Causes of IP Syndrome
Incontinentia Pigmenti (IP) is caused by mutation in the IKK-gamma gene (IKBKG), also called NEMO, on chromosome Xq28.
An affected mother may pass the gene to a female child with one chance in three for each pregnancy. The other two surviving possibilities include an unaffected male and an unaffected female. Affected male conceptions almost never complete the pregnancy and usually die in utero. Infrequently, the gene can mutate in a female child without the mother having IP. Extremely rarely, a male child may be affected if some of his cells mutated after his conception, making him a mosaic. If he survives to adulthood, rare cases of transmission from a mosaic father to an affected female have been documented with molecular confirmation.
Testing is available for IP syndrome.
X-linked dominant “lethal”: In X-linked dominant lethal inheritance, when the mother alone has a copy of a mutated, or defective gene associated with a disorder; she herself will be affected with the disorder. Her children will inherit the disorder as follows:
Of her surviving daughters and sons, each female offspring has one chance in two (50:50) to inherit the X-chromosome with the normal copy of the gene on it and one chance in two to inherit the X-chromosome with the mutated IP gene on it.
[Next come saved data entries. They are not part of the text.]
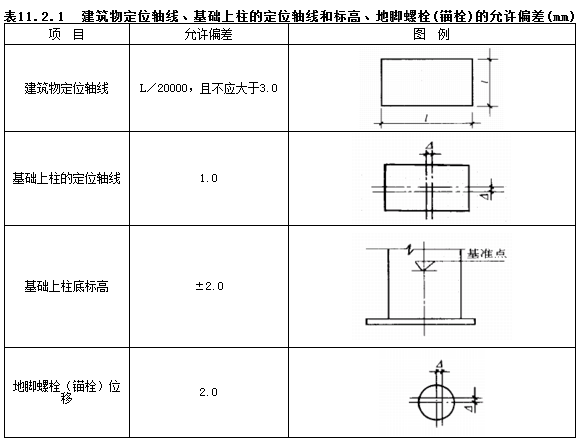 表11.2.1 建筑物定位轴线、基础上柱的定位轴线和标高、地脚螺栓(锚栓)的允许偏差(mm)

| 项 目 | 允许偏差 | 图 例 |
|---|---|---|
| 建筑物定位轴线 | L/20000，且不应大于3.0 | $l$ $l$ |
| 基础上柱的定位轴线 | 1.0 | $\Delta$ $\Delta$ |
| 基础上柱底标高 | ±2.0 | 基准点 |
| 地脚螺栓（锚栓）位移 | 2.0 | $\Delta$ $\Delta$ |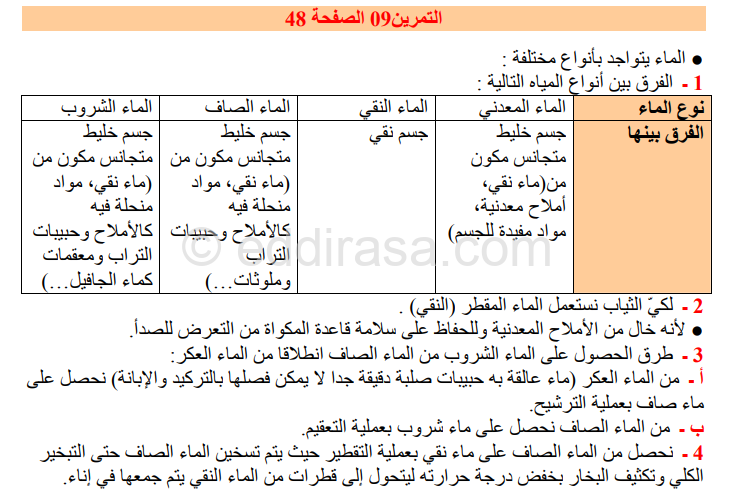 التمرين09 الصفحة 48

• الماء يتواجد بأنواع مختلفة :

1 - الفرق بين أنواع المياه التالية :

| نوع الماء | الماء المعدني | الماء النقي | الماء الصاف | الماء الشروب |
|---|---|---|---|---|
| الفرق بينها | جسم خليط متجانس مكون من(ماء نقي، أملاح معدنية، مواد مفيدة للجسم) | جسم نقي | جسم خليط متجانس مكون من (ماء نقي، مواد منحلة فيه كالأملاح وحبيبات التراب وملوثات...) | جسم خليط متجانس مكون من (ماء نقي، مواد منحلة فيه كالأملاح وحبيبات التراب ومعقمات كماء الجافيل...) |

2 - لكيّ الثياب نستعمل الماء المقطر (النقي) .

• لأنه خال من الأملاح المعدنية وللحفاظ على سلامة قاعدة المكواة من التعرض للصدأ.

3 - طرق الحصول على الماء الشروب من الماء الصاف انطلاقا من الماء العكر:

أ - من الماء العكر (ماء عالقة به حبيبات صلبة دقيقة جدا لا يمكن فصلها بالتركيد والإبانة) نحصل على ماء صاف بعملية الترشيح.

ب - من الماء الصاف نحصل على ماء شروب بعملية التعقيم.

4 - نحصل من الماء الصاف على ماء نقي بعملية التقطير حيث يتم تسخين الماء الصاف حتى التبخير الكلي وتكثيف البخار بخفض درجة حرارته ليتحول إلى قطرات من الماء النقي يتم جمعها في إناء.

© eddirasa.com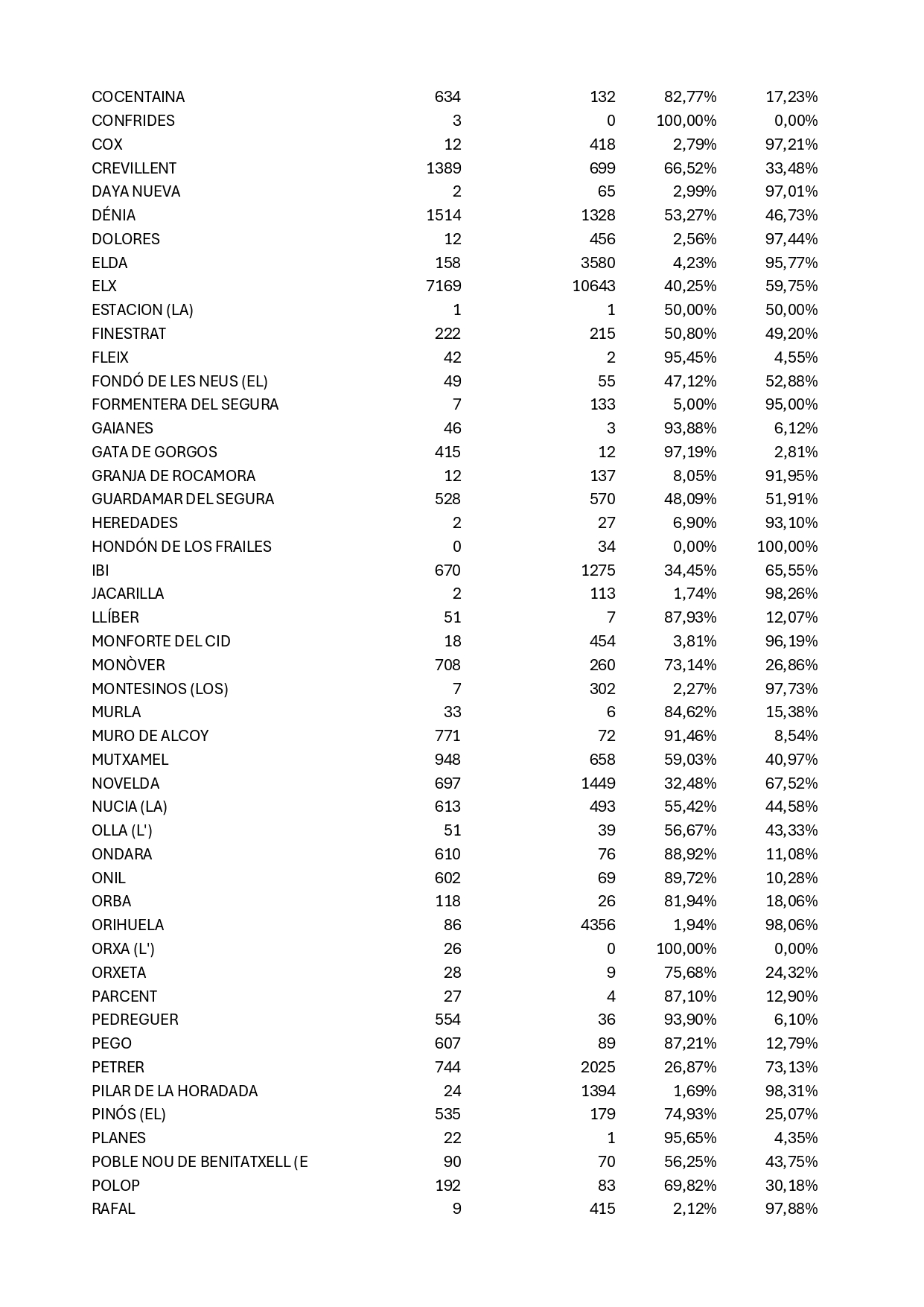 | | | | | |
|---|---|---|---|---|
| COCENTAINA | 634 | 132 | 82,77% | 17,23% |
| CONFRIDES | 3 | 0 | 100,00% | 0,00% |
| COX | 12 | 418 | 2,79% | 97,21% |
| CREVILLENT | 1389 | 699 | 66,52% | 33,48% |
| DAYA NUEVA | 2 | 65 | 2,99% | 97,01% |
| DÉNIA | 1514 | 1328 | 53,27% | 46,73% |
| DOLORES | 12 | 456 | 2,56% | 97,44% |
| ELDA | 158 | 3580 | 4,23% | 95,77% |
| ELX | 7169 | 10643 | 40,25% | 59,75% |
| ESTACION (LA) | 1 | 1 | 50,00% | 50,00% |
| FINESTRAT | 222 | 215 | 50,80% | 49,20% |
| FLEIX | 42 | 2 | 95,45% | 4,55% |
| FONDÓ DE LES NEUS (EL) | 49 | 55 | 47,12% | 52,88% |
| FORMENTERA DEL SEGURA | 7 | 133 | 5,00% | 95,00% |
| GAIANES | 46 | 3 | 93,88% | 6,12% |
| GATA DE GORGOS | 415 | 12 | 97,19% | 2,81% |
| GRANJA DE ROCAMORA | 12 | 137 | 8,05% | 91,95% |
| GUARDAMAR DEL SEGURA | 528 | 570 | 48,09% | 51,91% |
| HEREDADES | 2 | 27 | 6,90% | 93,10% |
| HONDÓN DE LOS FRAILES | 0 | 34 | 0,00% | 100,00% |
| IBI | 670 | 1275 | 34,45% | 65,55% |
| JACARILLA | 2 | 113 | 1,74% | 98,26% |
| LLÍBER | 51 | 7 | 87,93% | 12,07% |
| MONFORTE DEL CID | 18 | 454 | 3,81% | 96,19% |
| MONÒVER | 708 | 260 | 73,14% | 26,86% |
| MONTESINOS (LOS) | 7 | 302 | 2,27% | 97,73% |
| MURLA | 33 | 6 | 84,62% | 15,38% |
| MURO DE ALCOY | 771 | 72 | 91,46% | 8,54% |
| MUTXAMEL | 948 | 658 | 59,03% | 40,97% |
| NOVELDA | 697 | 1449 | 32,48% | 67,52% |
| NUCIA (LA) | 613 | 493 | 55,42% | 44,58% |
| OLLA (L') | 51 | 39 | 56,67% | 43,33% |
| ONDARA | 610 | 76 | 88,92% | 11,08% |
| ONIL | 602 | 69 | 89,72% | 10,28% |
| ORBA | 118 | 26 | 81,94% | 18,06% |
| ORIHUELA | 86 | 4356 | 1,94% | 98,06% |
| ORXA (L') | 26 | 0 | 100,00% | 0,00% |
| ORXETA | 28 | 9 | 75,68% | 24,32% |
| PARCENT | 27 | 4 | 87,10% | 12,90% |
| PEDREGUER | 554 | 36 | 93,90% | 6,10% |
| PEGO | 607 | 89 | 87,21% | 12,79% |
| PETRER | 744 | 2025 | 26,87% | 73,13% |
| PILAR DE LA HORADADA | 24 | 1394 | 1,69% | 98,31% |
| PINÓS (EL) | 535 | 179 | 74,93% | 25,07% |
| PLANES | 22 | 1 | 95,65% | 4,35% |
| POBLE NOU DE BENITATXELL (E | 90 | 70 | 56,25% | 43,75% |
| POLOP | 192 | 83 | 69,82% | 30,18% |
| RAFAL | 9 | 415 | 2,12% | 97,88% |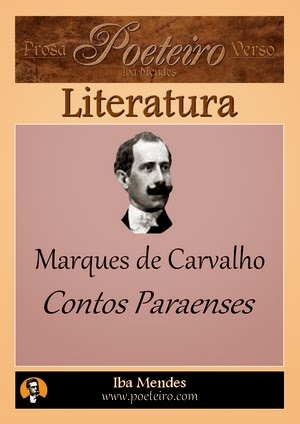 Prosa Poeteiro Verso
Iba Mendes

Literatura

Marques de Carvalho
Contos Paraenses

Iba Mendes
www.poeteiro.com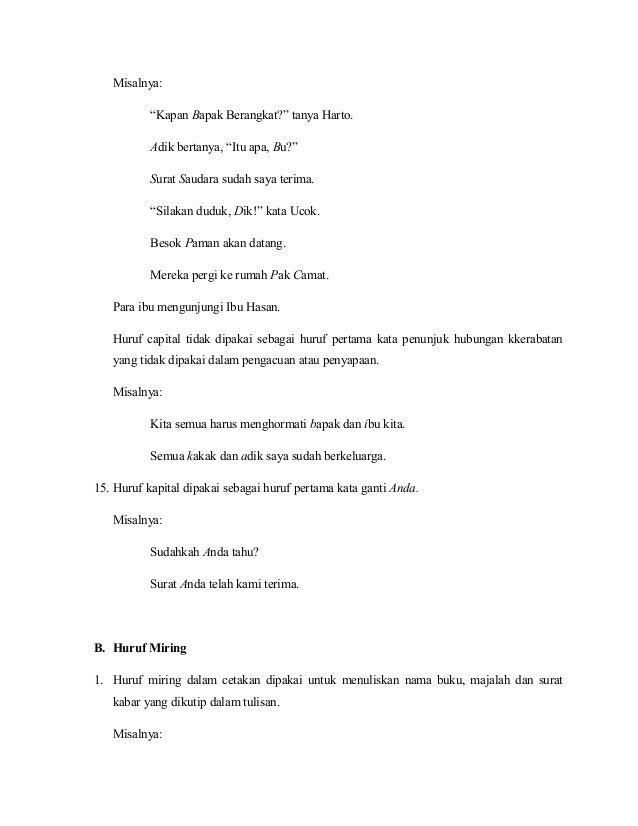 Misalnya:

“Kapan Bapak Berangkat?” tanya Harto.

Adik bertanya, “Itu apa, Bu?”

Surat Saudara sudah saya terima.

“Silakan duduk, Dik!” kata Ucok.

Besok Paman akan datang.

Mereka pergi ke rumah Pak Camat.

Para ibu mengunjungi Ibu Hasan.

Huruf capital tidak dipakai sebagai huruf pertama kata penunjuk hubungan kkerabatan yang tidak dipakai dalam pengacuan atau penyapaan.

Misalnya:

Kita semua harus menghormati bapak dan ibu kita.

Semua kakak dan adik saya sudah berkeluarga.

15. Huruf kapital dipakai sebagai huruf pertama kata ganti Anda.

Misalnya:

Sudahkah Anda tahu?

Surat Anda telah kami terima.

B. Huruf Miring

1. Huruf miring dalam cetakan dipakai untuk menuliskan nama buku, majalah dan surat kabar yang dikutip dalam tulisan.

Misalnya: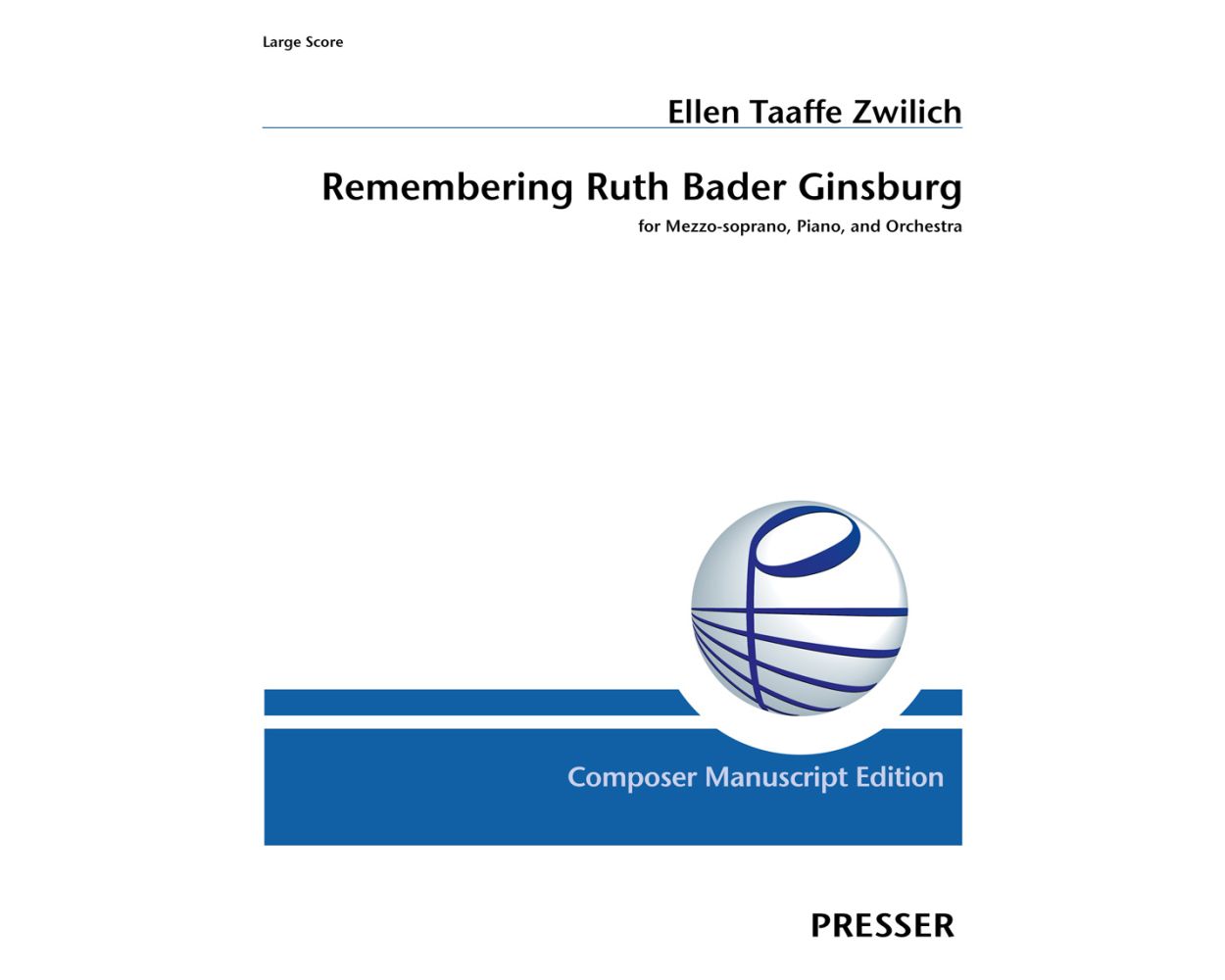 Large Score

Ellen Taaffe Zwilich

Remembering Ruth Bader Ginsburg

for Mezzo-soprano, Piano, and Orchestra

Composer Manuscript Edition

PRESSER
Every female with the normal X-chromosome from mother and the normal X-chromosome from the father will be normal for this trait.
However, every female who inherits the X-chromosome with the IP copy on it from the mother and the normal X-chromosome from the father (thus being female) will be affected with IP.
Every male child who inherits the normal X-chromosome from mother and the normal Y-chromosome from the father (thus being a male) will be normal. However, every conception that inherits the X-chromosome with the mutated IP gene from mother and the Y-chromosome from the father will be an affected male. Virtually no males with that combination survive the complete pregnancy and are spontaneously aborted.